Race Does Not Affect the Performance of Noninvasive Tests for the Discrimination of Advanced Fibrosis due to Non-Alcoholic Steatohepatitis(NASH)

( Won Young Tak ),( Vincent Wai-sun Wong ),( George Boon Bee Goh ),( Pin-nan Cheng ),( Eric J. Lawitz ),( Zobair M. Younossi ),( Raj Vuppalanchi ),( Natalie H. Bzowej ),( Ziad Younes ),( Naim Alkhouri 대한간학회 2020 춘·추계 학술대회 (KASL) Vol.2020 No.1

Background: Routinely available noninvasive tests of fibrosis (NITs) can be used to identify patients with advanced fibrosis due to NASH, but their performance may vary by race. Our aim was to evaluate the effect of patient race on the diagnostic performance of NITs using data from the global phase 3 STELLAR studies of selonsertib. Methods: The STELLAR studies (NCT03053050 and NCT03053063) enrolled patients with bridging fibrosis (F3) or compensated cirrhosis (F4) due to NASH (NAFLD Activity Score [NAS] ≥3).
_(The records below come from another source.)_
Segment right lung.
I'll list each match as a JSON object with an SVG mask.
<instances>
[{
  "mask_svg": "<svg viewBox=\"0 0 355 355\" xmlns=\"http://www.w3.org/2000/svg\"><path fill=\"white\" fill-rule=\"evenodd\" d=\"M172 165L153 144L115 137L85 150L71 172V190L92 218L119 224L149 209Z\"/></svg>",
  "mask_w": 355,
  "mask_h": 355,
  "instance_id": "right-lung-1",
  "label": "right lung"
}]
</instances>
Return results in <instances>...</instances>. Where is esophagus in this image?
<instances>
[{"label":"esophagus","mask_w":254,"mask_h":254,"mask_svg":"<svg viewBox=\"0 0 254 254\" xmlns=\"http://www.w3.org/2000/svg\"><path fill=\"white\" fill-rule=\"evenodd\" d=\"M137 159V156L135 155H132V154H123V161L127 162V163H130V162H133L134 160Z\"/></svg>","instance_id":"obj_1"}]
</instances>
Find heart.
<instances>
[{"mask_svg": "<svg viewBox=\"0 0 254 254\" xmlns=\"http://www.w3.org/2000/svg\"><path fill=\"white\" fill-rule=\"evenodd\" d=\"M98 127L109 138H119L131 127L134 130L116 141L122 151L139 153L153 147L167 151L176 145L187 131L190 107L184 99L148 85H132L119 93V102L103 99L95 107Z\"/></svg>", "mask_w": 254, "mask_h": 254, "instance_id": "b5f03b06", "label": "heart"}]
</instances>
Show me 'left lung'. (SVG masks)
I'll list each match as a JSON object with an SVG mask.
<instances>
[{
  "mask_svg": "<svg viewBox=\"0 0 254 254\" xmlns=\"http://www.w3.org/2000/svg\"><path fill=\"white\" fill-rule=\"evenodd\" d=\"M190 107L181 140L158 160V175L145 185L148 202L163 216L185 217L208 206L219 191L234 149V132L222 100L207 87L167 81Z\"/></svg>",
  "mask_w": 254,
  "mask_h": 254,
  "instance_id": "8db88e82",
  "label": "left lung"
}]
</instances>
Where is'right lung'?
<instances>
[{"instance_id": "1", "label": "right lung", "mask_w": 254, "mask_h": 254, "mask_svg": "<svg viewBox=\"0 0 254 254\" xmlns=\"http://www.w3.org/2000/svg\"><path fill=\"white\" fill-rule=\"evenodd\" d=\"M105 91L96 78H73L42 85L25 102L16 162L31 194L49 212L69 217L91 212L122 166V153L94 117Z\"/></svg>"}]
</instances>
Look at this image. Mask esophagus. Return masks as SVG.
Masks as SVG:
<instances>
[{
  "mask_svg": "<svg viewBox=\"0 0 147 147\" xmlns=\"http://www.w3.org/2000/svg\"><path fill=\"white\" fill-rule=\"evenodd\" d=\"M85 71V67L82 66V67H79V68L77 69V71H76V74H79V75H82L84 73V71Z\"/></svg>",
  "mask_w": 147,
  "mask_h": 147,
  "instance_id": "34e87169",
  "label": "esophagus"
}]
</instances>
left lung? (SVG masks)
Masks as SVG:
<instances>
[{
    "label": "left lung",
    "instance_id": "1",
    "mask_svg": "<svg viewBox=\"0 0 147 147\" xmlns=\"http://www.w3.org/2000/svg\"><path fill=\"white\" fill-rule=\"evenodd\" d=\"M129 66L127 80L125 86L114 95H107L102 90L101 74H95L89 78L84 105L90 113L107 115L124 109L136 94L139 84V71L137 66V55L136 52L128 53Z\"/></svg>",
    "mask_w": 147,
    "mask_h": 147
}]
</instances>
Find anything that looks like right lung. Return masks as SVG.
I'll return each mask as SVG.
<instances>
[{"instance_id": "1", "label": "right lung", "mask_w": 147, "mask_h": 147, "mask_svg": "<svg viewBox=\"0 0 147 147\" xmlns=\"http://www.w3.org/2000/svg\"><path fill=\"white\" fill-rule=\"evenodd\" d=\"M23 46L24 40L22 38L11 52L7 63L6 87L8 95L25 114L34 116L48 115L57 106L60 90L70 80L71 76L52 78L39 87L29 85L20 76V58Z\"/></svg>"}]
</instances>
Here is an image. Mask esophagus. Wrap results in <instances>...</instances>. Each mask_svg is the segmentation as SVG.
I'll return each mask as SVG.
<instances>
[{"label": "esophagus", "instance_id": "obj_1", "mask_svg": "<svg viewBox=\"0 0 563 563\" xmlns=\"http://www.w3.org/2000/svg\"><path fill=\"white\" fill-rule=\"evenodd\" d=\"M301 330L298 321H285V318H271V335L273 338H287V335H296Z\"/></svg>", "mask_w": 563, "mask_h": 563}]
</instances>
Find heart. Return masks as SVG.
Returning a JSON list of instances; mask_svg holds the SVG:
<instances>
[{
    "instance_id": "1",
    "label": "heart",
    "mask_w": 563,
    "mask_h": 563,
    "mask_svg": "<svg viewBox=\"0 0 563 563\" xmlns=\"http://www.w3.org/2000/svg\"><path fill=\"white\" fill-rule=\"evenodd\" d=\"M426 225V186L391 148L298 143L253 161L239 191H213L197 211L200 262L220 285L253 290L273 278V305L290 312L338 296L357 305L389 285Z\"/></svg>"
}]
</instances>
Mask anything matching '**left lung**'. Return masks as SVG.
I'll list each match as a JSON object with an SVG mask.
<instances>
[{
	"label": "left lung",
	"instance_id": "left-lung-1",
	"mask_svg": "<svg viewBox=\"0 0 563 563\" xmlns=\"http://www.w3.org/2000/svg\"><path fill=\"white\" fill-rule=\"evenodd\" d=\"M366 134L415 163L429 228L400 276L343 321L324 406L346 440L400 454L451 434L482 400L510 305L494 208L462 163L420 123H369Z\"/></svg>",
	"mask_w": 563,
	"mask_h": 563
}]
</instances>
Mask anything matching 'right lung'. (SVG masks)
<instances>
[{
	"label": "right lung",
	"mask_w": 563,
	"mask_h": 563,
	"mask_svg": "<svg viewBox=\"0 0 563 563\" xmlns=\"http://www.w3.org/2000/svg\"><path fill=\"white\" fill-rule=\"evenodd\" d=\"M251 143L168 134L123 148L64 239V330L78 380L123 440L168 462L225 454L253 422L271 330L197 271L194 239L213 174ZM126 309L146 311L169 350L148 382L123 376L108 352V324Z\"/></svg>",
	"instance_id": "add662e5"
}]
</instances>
Baseline liver biopsies were centrally read using the NASH Clinical Research Network classification and NITs, including the NAFLD fibrosis score (NFS), Fibrosis-4 (FIB-4) index, Enhanced Liver Fibrosis (ELF) test, and liver stiffness by transient elastography (LS by TE) were measured. The performance of these tests to discriminate advanced (F3-F4) fibrosis by self-reported patient race was evaluated using areas under the receiver operating characteristics curves (AUROCs) with 5-fold cross-validation repeated 100x. Results for White and Asian patients are presented; data for other races (5% of patients screened) are excluded. Results: Among 3202 patients screened for the STELLAR studies with evaluable liver histology, 24% were Asian and 71% were White. The median age was 58 years in both groups; 47% of Asians and 57% of Whites were female (p<0.0001). The prevalence of F3-F4 fibrosis was 67% in Asians and 72% in Whites (p=0.01). AUROCs for each of the NITS for the discrimination of advanced fibrosis were similar between Asian and White patients (Table). In general, literature-based thresholds for the NITs had similar sensitivity and specificity among the specific racial subgroups. Conclusion: In these large, global phase 3 trials, the diagnostic performance of routinely available NITs for the discrimination of advanced fibrosis due to NASH was acceptable and similar between Asian and White patients.